Monday, 12 March 2018

The Good, the Bad and the Angry ~


This one’s for those inherently angry souls, who have a mind and mouth of their own and do not hesitate much in putting them to use, sometimes even when it is not really required. While it is great to be expressive about what one feels, there are repercussions too, most of which may not be noticeable early in our lives but slowly starts to take over relationships that matter. Not at all easy as it might sound, anger curtailment takes years, a lot of patience, few bad experiences leading to guilt trips and a regular sincere conscious effort. While I haven’t learnt how to control this enemy residing inside me, I have been able to figure out some simple ways that do help in minimizing the aftereffects. Following is a list of these lessons I learnt through my personal guilt trips hoping it could be of help to some.

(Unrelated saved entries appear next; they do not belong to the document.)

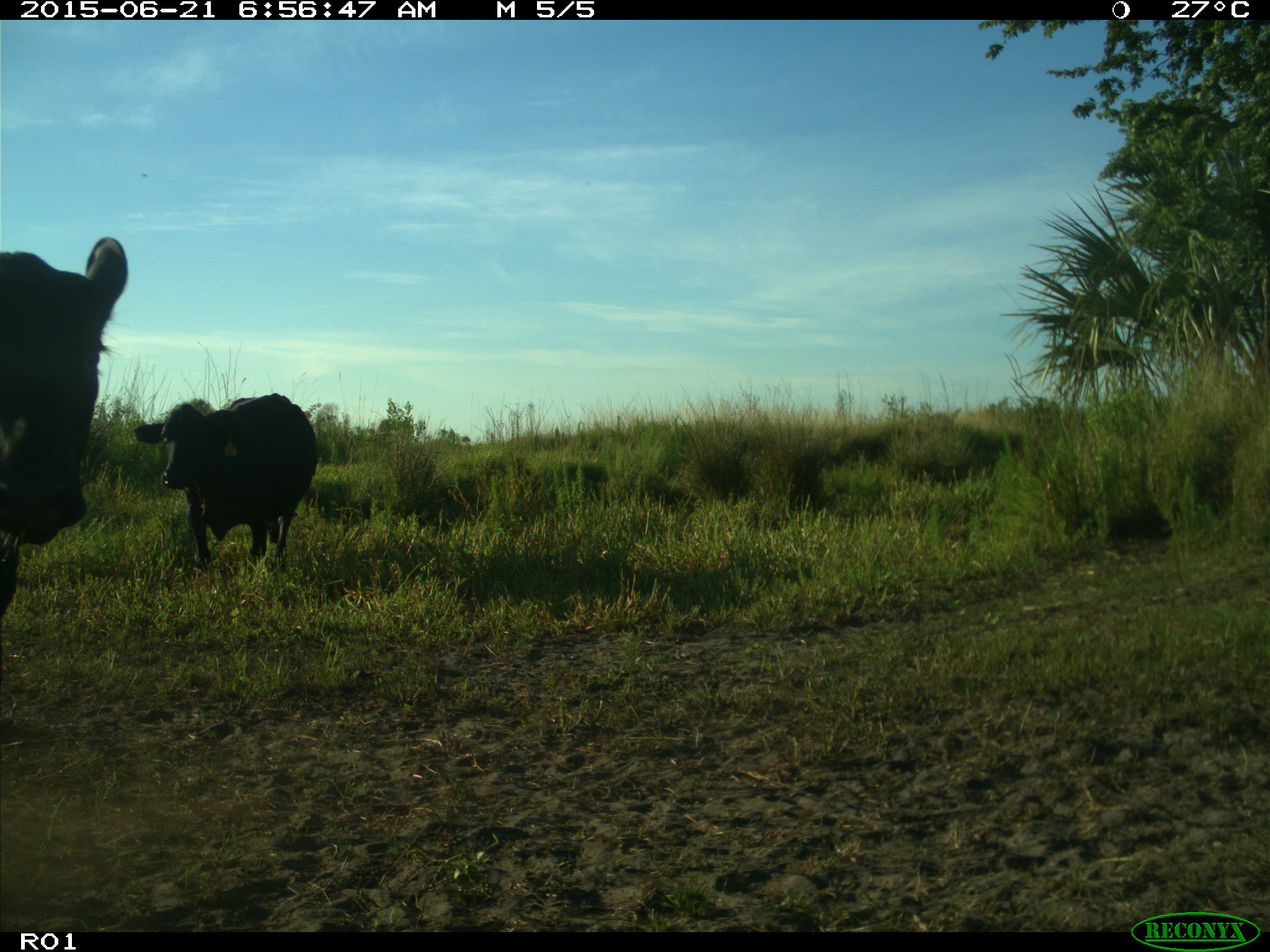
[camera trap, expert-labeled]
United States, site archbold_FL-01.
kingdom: Animalia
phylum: Chordata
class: Mammalia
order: Artiodactyla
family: Bovidae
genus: Bos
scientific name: Bos taurus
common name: domestic cow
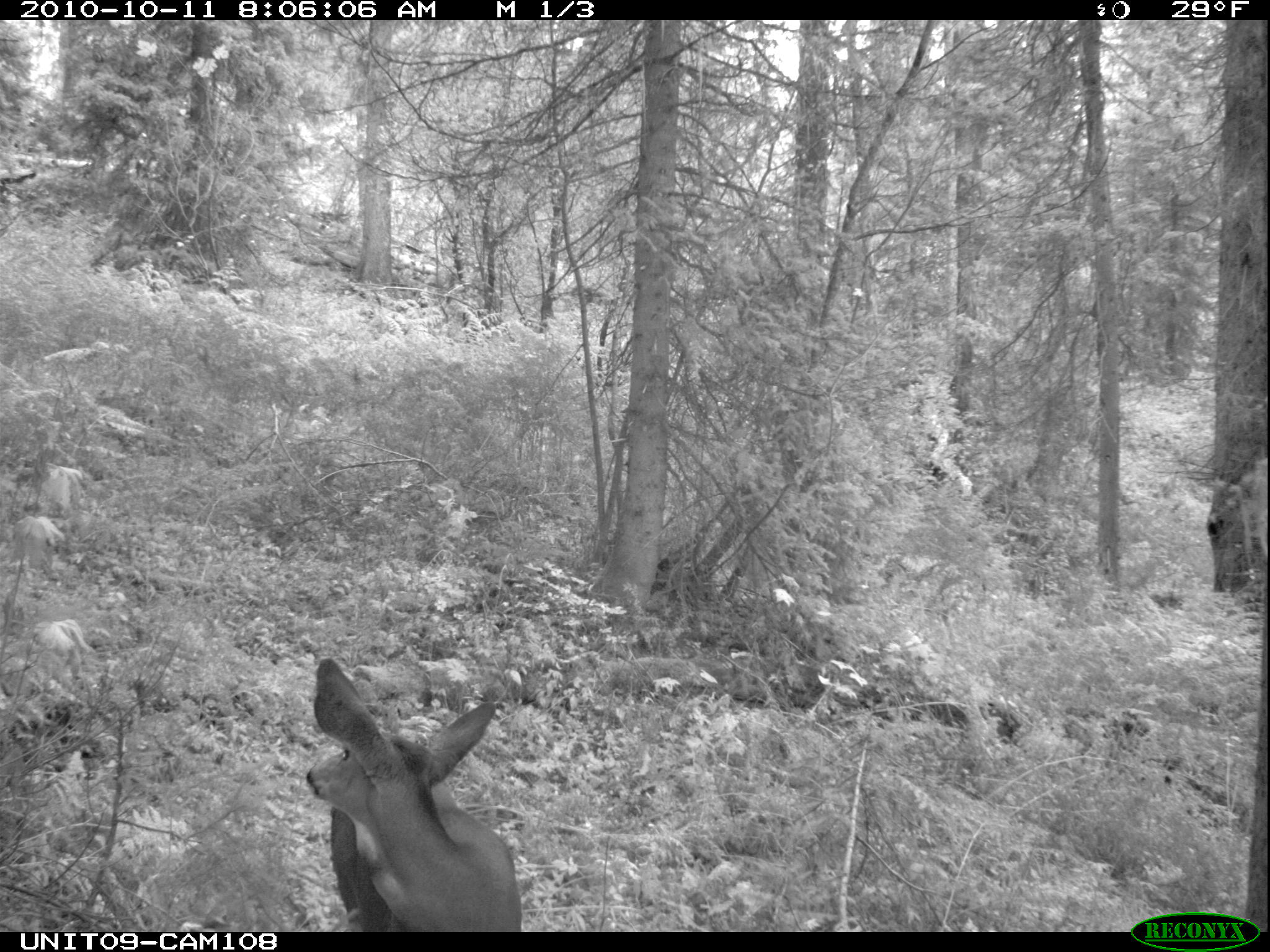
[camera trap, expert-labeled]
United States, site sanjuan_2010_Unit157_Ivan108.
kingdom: Animalia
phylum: Chordata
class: Mammalia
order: Artiodactyla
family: Cervidae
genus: Odocoileus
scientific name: Odocoileus hemionus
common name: mule deer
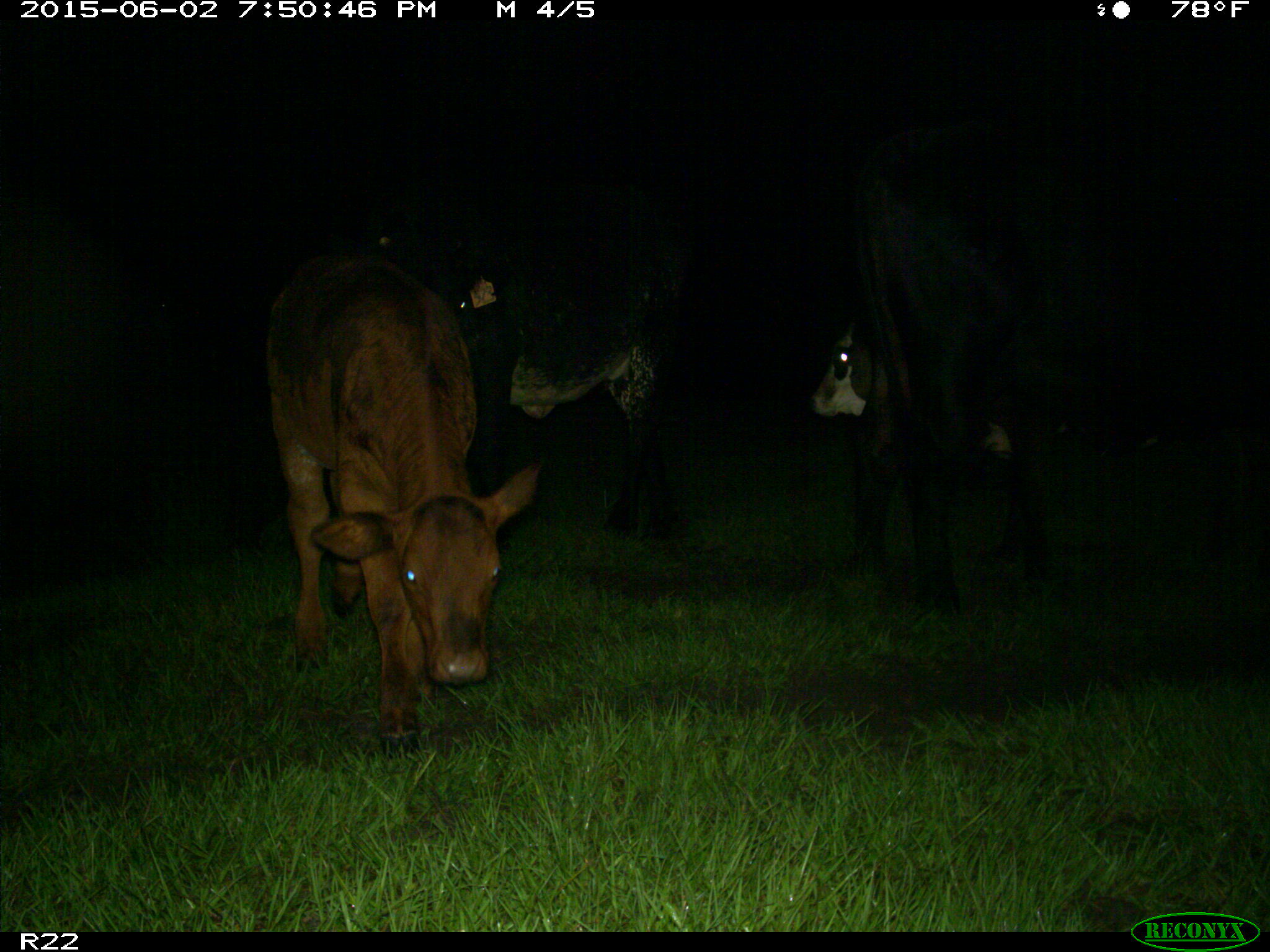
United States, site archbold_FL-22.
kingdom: Animalia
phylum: Chordata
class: Mammalia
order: Artiodactyla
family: Bovidae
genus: Bos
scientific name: Bos taurus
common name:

1.    The one on the other hand has a mind and a mouth too – Yes, so while she or he may appear to be more civilized than you during most of your arguments (read fights), you got to be aware of the inner demon that haunts all. Remember not to ignite enough this demon, and if so you do, be prepared to accept harsher things coming your way. And, you cannot be critical of their curses or attack them back with this as your new weapon. Just as conveniently forgetful you are of your anger bursts, so should you be or even more to what’s directed at you. It’s a difficult thing, considering you have mostly been on the other side of the radar and don’t have the capability of empathizing with the one who has to hear things difficult to forget.
2.    Learn to be apologetic – Agreeably, a hot head fails badly at weighing things wrong or right. But we all accept that at least one out of the hundred bad things we speak in anger would be wrong. Wrong, morally, and wrong in a sense that puts you down as a human even though it might have helped you gain an upper hand in the argument. The other person might be a little more wrong than you (as your head would always tell), but when it comes to apologizing, you must be the first one. Acceptance of apology is a question that shouldn’t bother but apologize for the simple reason that you were wrong and doing so has put you down in your own eyes. This might require you some moments of calm and silence of your hot head, after which you would feel a lot of relief. This also makes easier the process of forgiving yourself which is of prime importance considering such an anger burst is not going to be your last one.
3.   Apologies aren’t going to help you get away with everything – There would be things you could get forgiven for, but there is always a boundary, in a civilized world and in its more liberal form in the world controlled by anger as well. Some words and actions cannot be taken back. Very often we find ourselves blurting out mean things that are a product of our cunning mind invariably coming up in addition to the other vices that anger invites. Personal attacks, pointing out each other’s weak points or troubled past, going to their families or upbringing turn things really ugly and are a strict no. Try to maintain the basic respect you have had for the other person even in times your mouth would want to go all foul. Break things, look away, scream, or at best curse (in the least offensive way) but never cross the line.
4.    Afterall, we have all fought with our mothers the most – If you are girl, you wouldn’t agree more to the point that our teenage was spent fighting and arguing with our moms practically every day. And yet, it is one bond that’s unbreakable, unshakable. Remember of all those times you closed your eyes, your fists even badly, said a thousand bad things in your head and hoped you could get away with that one fight that would spoil both your mood and hers. And what if you couldn’t? Did that one fight or did those every day fights bring any difference to your relationship with her. Did you start thinking any bad of her? Did you ever lose your respect and love for her? Am not really comparing any of those fights with the ones we have with people now, but if that person is someone even an inch close to your heart, its cruel to spoil all that matters for a few moments of weakness that shouldn’t. Such incidents are only meant to take lessons from and help being more tolerable to others. Post anger burst judgements of any sort should be learnt to ignore.